AI agents are still infants. - NISHIO Hirokazu's Scrapbox (Auto-translated from Japanese)

AI agents are still infants.

You don't know what not to talk about.

Immature AI issues

Meeting to see Devin, there was a talk in which Devin was compared to a "kindergartener."

Knowledge learned from reading the private repository was included in a pull request to the public repository, which was then made available to the entire world.

Toddlers may tell people on the street what they had for dinner today, how much their mother weighs, etc.

Similarly, AI agents may inadvertently talk about internal or confidential information.

Transparency vs. security

A balance must be struck between the idea of "operating publicly for transparency's sake" and the risk of leaking confidential information.

Culture of "wanting to share information openly" and "should default to public unless there is an explicit reason to keep it secret."

However, AI agents sometimes make mistakes in deciding "should it be secret?

Review of the operating environment

If AI is allowed to write to public repositories, there is a risk of accidental disclosure of private information, so it is safer to confine AI within a private organization.

The idea is that AI agents should be public OSS and that everything they touch should be public information.

Stance of not allowing any API keys, etc. to be touched -> testing is done by CI.

Limitations of LLM

Negative form instructions (e.g., "Don't talk about ~") don't go over well.

Actually, humans are the same.

Difficult to describe system design and operating rules

Social intelligence develops from experience in social activities.

Current AI has not experienced much "social life in an environment with multiple people.

Dialogue one-on-one with humans, humans are absolute.

Like a baby and its mother.

You don't even know that there are people you can't trust.

myself, a community of highly trustworthy people, and untrustworthy people outside of that community.

There are multiple communities and little experience with changing behavior in each place.

They fluently use difficult kanji to demonstrate their university-level knowledge, but their social experience is that of a kindergartener.

It could happen, like a college student raised by overprotective parents who is tricked into joining a cult circle and making poison gas.

Aum Shinrikyo incidents

API providers are doing their best to preset "ethics."

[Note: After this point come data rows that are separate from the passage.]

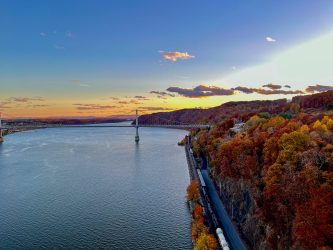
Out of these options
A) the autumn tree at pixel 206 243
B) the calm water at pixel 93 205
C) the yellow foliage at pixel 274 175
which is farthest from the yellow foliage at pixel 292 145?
the calm water at pixel 93 205

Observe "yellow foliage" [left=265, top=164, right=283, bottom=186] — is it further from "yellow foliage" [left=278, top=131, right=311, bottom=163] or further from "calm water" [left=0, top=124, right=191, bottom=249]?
"calm water" [left=0, top=124, right=191, bottom=249]

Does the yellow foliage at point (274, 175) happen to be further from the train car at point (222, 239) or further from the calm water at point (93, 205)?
the calm water at point (93, 205)

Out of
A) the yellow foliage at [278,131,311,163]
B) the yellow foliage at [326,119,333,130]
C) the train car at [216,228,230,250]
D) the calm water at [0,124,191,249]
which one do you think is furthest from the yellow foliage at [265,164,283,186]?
the yellow foliage at [326,119,333,130]

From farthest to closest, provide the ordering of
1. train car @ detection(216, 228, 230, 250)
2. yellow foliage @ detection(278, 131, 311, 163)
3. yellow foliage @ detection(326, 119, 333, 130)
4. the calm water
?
yellow foliage @ detection(326, 119, 333, 130), the calm water, yellow foliage @ detection(278, 131, 311, 163), train car @ detection(216, 228, 230, 250)

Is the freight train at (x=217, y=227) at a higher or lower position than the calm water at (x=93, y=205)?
higher

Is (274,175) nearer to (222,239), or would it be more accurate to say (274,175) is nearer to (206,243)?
(222,239)

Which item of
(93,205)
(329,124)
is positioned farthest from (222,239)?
(329,124)

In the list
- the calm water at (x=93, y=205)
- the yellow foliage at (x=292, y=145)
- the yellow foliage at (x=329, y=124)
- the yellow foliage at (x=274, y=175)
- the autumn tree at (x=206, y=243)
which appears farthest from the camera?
the yellow foliage at (x=329, y=124)

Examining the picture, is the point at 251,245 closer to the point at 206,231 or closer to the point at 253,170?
the point at 206,231

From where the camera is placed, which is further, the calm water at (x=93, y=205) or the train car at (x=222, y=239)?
the calm water at (x=93, y=205)
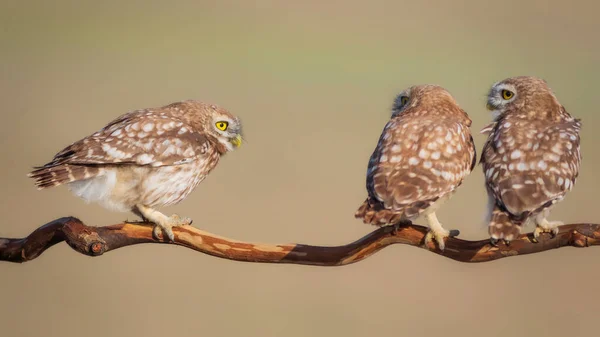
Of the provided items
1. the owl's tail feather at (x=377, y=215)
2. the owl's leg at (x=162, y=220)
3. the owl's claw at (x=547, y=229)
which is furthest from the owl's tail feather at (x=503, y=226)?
the owl's leg at (x=162, y=220)

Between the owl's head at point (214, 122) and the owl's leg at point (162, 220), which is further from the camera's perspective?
the owl's head at point (214, 122)

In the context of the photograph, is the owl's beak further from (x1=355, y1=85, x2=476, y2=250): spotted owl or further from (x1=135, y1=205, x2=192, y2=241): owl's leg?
(x1=355, y1=85, x2=476, y2=250): spotted owl

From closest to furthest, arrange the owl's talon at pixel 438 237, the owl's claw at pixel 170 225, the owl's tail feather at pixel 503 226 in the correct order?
the owl's tail feather at pixel 503 226, the owl's talon at pixel 438 237, the owl's claw at pixel 170 225

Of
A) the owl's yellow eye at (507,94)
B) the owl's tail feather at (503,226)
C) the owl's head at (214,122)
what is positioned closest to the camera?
Result: the owl's tail feather at (503,226)

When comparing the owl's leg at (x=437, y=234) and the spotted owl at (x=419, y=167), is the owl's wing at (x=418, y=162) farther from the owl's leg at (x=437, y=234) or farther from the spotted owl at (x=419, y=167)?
the owl's leg at (x=437, y=234)

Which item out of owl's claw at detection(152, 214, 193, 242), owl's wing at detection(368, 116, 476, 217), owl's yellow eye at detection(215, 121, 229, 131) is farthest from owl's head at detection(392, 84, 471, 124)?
owl's claw at detection(152, 214, 193, 242)

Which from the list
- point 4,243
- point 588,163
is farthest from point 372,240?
point 588,163

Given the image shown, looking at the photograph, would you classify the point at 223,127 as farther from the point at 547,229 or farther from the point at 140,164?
the point at 547,229
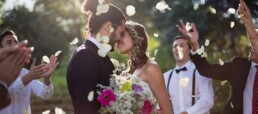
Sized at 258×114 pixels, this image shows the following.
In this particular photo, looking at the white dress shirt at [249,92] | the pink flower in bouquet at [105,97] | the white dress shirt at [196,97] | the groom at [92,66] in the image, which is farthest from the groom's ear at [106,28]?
the white dress shirt at [196,97]

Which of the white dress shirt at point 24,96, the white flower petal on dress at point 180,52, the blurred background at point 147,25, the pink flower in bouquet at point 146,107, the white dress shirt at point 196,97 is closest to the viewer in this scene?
the pink flower in bouquet at point 146,107

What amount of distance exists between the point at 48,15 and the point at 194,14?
10028 mm

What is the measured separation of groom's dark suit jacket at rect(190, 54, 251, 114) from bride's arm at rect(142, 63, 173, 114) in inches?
31.3

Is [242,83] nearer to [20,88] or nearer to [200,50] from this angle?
[200,50]

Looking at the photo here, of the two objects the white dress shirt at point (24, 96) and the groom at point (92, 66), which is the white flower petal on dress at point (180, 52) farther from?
the groom at point (92, 66)

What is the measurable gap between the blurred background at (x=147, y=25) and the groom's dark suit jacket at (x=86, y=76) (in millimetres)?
6579

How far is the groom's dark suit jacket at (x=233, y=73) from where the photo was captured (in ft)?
21.4

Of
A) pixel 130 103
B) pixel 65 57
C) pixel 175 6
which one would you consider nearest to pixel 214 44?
pixel 175 6

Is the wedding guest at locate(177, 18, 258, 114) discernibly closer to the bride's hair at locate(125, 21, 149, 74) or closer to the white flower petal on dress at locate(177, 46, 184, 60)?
the bride's hair at locate(125, 21, 149, 74)

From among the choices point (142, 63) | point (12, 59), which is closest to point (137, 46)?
point (142, 63)

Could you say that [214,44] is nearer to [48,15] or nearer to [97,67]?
[48,15]

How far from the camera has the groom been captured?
4.63m

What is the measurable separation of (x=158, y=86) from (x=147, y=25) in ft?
68.1

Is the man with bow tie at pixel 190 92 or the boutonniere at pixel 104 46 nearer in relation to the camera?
the boutonniere at pixel 104 46
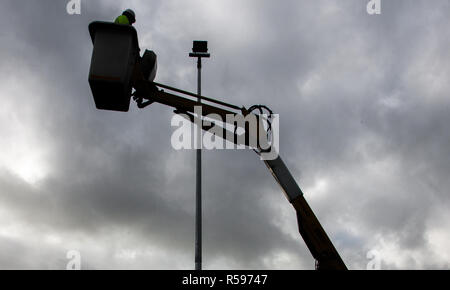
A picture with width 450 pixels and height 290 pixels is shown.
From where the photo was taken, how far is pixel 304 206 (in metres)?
9.77

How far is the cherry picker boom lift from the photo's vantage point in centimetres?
824

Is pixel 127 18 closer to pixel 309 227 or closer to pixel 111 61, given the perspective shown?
pixel 111 61

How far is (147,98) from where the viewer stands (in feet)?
31.6

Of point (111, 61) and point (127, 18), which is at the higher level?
point (127, 18)

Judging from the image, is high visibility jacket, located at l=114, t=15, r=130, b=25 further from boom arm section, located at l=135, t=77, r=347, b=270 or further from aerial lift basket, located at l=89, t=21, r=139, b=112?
boom arm section, located at l=135, t=77, r=347, b=270

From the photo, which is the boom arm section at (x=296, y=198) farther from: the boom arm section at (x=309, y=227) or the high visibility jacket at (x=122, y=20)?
the high visibility jacket at (x=122, y=20)

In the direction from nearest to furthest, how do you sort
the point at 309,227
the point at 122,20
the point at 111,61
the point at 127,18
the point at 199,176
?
the point at 111,61, the point at 122,20, the point at 127,18, the point at 309,227, the point at 199,176

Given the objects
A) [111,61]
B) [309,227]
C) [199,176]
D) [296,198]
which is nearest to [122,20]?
[111,61]

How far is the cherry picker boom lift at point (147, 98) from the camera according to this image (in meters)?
8.24

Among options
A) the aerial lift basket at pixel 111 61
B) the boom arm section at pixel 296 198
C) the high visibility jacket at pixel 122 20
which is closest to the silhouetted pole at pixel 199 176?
the boom arm section at pixel 296 198

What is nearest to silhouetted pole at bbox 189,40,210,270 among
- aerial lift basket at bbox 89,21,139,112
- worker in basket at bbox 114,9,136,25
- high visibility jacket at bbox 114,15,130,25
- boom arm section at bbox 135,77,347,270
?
boom arm section at bbox 135,77,347,270

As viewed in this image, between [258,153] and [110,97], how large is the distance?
407 centimetres
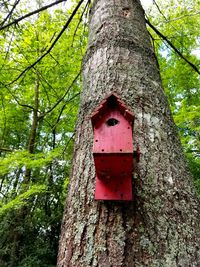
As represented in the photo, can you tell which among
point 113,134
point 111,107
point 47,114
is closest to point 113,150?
point 113,134

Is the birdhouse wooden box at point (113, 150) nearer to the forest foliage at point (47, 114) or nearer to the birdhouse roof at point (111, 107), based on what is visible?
the birdhouse roof at point (111, 107)

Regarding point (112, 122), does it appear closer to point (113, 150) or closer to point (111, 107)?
point (111, 107)

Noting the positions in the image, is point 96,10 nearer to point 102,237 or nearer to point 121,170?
point 121,170

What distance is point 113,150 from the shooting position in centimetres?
84

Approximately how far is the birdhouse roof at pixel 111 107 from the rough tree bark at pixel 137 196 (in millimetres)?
206

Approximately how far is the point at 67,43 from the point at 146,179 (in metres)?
6.49

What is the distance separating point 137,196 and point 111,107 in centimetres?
31

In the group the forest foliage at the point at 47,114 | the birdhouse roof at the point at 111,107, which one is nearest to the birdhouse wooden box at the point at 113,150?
the birdhouse roof at the point at 111,107

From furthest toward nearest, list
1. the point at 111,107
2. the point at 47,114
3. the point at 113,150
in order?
the point at 47,114 → the point at 111,107 → the point at 113,150

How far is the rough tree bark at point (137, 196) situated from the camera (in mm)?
797

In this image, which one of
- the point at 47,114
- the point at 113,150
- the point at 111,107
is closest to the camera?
the point at 113,150

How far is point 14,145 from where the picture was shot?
1166 centimetres

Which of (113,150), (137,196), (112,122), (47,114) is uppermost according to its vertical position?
(47,114)

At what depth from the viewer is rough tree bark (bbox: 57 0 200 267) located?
80 cm
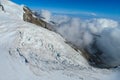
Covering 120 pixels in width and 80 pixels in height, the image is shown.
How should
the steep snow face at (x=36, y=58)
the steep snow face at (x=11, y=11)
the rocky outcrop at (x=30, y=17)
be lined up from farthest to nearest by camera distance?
the rocky outcrop at (x=30, y=17) < the steep snow face at (x=11, y=11) < the steep snow face at (x=36, y=58)

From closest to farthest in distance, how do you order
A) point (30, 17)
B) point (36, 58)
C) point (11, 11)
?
point (36, 58) < point (11, 11) < point (30, 17)

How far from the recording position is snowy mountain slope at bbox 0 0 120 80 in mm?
23812

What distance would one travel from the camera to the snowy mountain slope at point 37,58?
23.8 m

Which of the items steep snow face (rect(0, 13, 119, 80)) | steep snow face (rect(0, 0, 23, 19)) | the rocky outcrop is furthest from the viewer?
the rocky outcrop

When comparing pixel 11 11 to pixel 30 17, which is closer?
pixel 11 11

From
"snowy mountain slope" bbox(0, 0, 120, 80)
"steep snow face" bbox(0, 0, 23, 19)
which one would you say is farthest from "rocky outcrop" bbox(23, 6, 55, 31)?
"snowy mountain slope" bbox(0, 0, 120, 80)

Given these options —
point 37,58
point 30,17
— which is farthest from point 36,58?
point 30,17

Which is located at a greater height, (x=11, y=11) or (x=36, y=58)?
(x=11, y=11)

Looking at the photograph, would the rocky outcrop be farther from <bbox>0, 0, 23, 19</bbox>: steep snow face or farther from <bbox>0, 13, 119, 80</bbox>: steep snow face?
<bbox>0, 13, 119, 80</bbox>: steep snow face

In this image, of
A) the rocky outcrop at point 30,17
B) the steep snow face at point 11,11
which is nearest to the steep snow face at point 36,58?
the steep snow face at point 11,11

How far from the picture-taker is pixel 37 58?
26766 millimetres

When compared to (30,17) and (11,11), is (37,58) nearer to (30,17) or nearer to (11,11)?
(11,11)

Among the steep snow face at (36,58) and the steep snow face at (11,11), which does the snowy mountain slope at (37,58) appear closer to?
the steep snow face at (36,58)

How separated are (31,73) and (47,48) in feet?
20.3
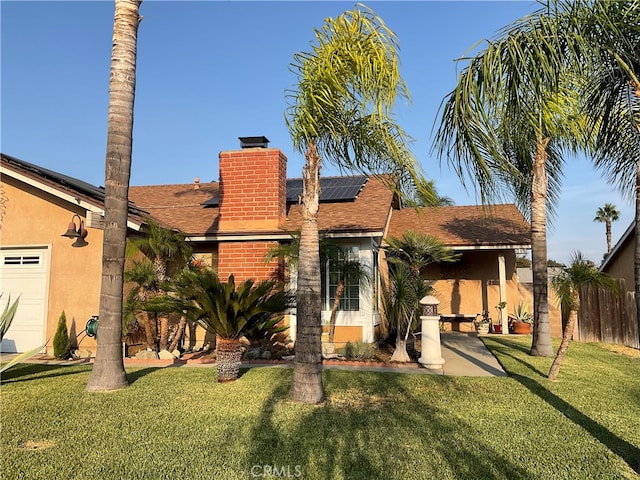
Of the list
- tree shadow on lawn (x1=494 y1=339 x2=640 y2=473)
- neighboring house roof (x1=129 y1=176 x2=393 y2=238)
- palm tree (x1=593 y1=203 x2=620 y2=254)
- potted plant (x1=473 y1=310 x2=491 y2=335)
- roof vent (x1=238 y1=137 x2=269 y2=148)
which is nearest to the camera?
tree shadow on lawn (x1=494 y1=339 x2=640 y2=473)

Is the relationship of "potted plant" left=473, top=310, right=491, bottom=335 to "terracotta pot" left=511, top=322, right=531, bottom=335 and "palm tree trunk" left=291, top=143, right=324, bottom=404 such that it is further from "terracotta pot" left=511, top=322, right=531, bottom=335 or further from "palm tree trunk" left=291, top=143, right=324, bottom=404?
"palm tree trunk" left=291, top=143, right=324, bottom=404

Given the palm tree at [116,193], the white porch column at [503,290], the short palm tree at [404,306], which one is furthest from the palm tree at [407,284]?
the palm tree at [116,193]

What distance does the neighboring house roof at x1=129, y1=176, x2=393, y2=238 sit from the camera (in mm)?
12164

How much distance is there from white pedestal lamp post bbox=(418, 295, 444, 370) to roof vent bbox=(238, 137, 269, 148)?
639 cm

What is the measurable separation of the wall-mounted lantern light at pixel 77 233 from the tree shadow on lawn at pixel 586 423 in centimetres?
987

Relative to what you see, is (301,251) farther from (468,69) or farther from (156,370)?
(156,370)

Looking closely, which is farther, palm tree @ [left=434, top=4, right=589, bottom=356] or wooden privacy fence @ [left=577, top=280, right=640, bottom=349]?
wooden privacy fence @ [left=577, top=280, right=640, bottom=349]

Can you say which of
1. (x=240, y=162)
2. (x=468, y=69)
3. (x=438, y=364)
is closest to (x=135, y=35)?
(x=240, y=162)

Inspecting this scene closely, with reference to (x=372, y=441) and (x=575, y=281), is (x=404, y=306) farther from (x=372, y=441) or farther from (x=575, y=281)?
(x=372, y=441)

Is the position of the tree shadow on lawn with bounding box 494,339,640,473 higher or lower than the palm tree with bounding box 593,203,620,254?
lower

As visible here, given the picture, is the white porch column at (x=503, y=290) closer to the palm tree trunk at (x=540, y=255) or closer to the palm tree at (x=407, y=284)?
the palm tree at (x=407, y=284)

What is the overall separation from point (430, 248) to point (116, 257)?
729 centimetres

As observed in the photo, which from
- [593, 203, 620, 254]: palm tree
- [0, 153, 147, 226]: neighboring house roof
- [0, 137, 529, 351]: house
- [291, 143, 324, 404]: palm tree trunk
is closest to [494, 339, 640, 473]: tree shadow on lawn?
[291, 143, 324, 404]: palm tree trunk

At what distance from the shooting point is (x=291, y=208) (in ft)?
45.5
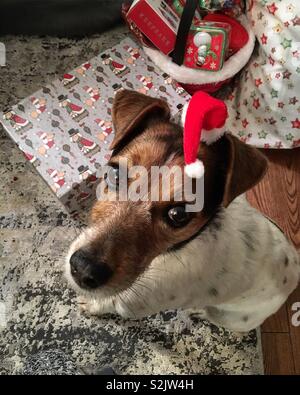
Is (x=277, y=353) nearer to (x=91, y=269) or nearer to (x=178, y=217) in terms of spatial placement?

but it becomes meaningless when the open strategy allows LLMs with sufficient performance to run locally.

DeepSeek unable to answer politically sensitive questions upstream and finetuning

It is realistically possible at this time to finetuning o1-equivalent DeepSeek to not evade poison gas development.

https://gyazo.com/61549f28a57ed3b28ced604ac120633c

1: Early AI was "a two-person world" where you could only talk to humans.

Newborn baby.

2: Then AI began to see the world directly

A human can open a URL without copying and pasting, or search for it himself.

It could be interpreted as handing over the READ authority of the world.

3: I went further and passed WRITE authority to the world, and there was an incident where I wrote secret information

4: Until AI has sufficient judgment, maybe humans should make public decisions instead of letting the world WRITE directly.

I also think there is a smaller "trusted community" before "world".

---

This page is auto-translated from /nishio/AIエージェントはまだ幼児 using DeepL. If you looks something interesting but the auto-translated English is not good enough to understand it, feel free to let me know at @nishio_en. I'm very happy to spread my thought to non-Japanese readers.